|Date(s):||1830 to 1840|
|Tag(s):||African-Americans, Arts/Leisure, Race-Relations, Urban-Life/Boosterism|
|Course:||“Rise And Fall of the Slave South,” University of Virginia|
At some point in the early 1830's-all the author knows is before 1840-the Annals of Augusta County, a county historical record, relate the death of a free black man who lived in Staunton, Virginia. Tom Evans was his name-or Uncle Tom as he was called. Mr. Evans had been, at one point, the body servant of a Major Willis and had served with his master in the Revolutionary War. He had lived in Staunton for some time.
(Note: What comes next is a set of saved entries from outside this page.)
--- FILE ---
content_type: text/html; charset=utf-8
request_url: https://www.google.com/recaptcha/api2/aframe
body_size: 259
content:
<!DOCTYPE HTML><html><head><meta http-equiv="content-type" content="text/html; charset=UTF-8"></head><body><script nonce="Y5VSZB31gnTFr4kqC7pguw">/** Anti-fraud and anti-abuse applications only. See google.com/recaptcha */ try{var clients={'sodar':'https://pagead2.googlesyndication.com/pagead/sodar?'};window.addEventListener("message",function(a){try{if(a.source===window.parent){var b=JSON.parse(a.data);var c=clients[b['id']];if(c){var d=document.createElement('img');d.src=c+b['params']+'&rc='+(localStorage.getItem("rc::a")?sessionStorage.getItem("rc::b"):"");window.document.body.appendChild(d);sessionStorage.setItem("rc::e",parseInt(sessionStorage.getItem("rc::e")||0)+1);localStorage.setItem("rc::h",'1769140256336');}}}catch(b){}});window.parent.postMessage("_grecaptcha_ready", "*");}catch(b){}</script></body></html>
Evans was a small, very black, and very pompous negro, the author, Joseph Wadell wrote. He never forgot that he was 'a hero of the Revolution,' and therefore never laughed and rarely smiled. Wadell goes on to point out that Tom liked to use big words. His main claim to celebrity though, came from his propensity to wear his Revolutionary War uniform-cocked-hat, coat, and red short-breeches- on the 4th of July. He promenaded the streets to the public amusement and his own profit in the way of small coin levied by him on patriotic citizens. In Wadell's words, it is possible to hear a hint of ugliness that is reminiscent of the way free blacks were upbraided in Franklin, Pennsylvania in Edward Ayers', In the Presence of mine Enemies. The free blacks were denigrated as saucy and were chided for being too confident in the presence of whites. The same sense of perceived threat can be seen in Wadell's words as well. Tom seemed to hold himself with the respect of a white man for having taken part in the Revolutionary war and so he is called Very pompous and is made fun of for using long words. The sarcasm with which Wadell calls a hero of the Revolution is readily apparent. The disparagement of the black man is a sign of the insecurity which pervaded white and black relations in the North and South.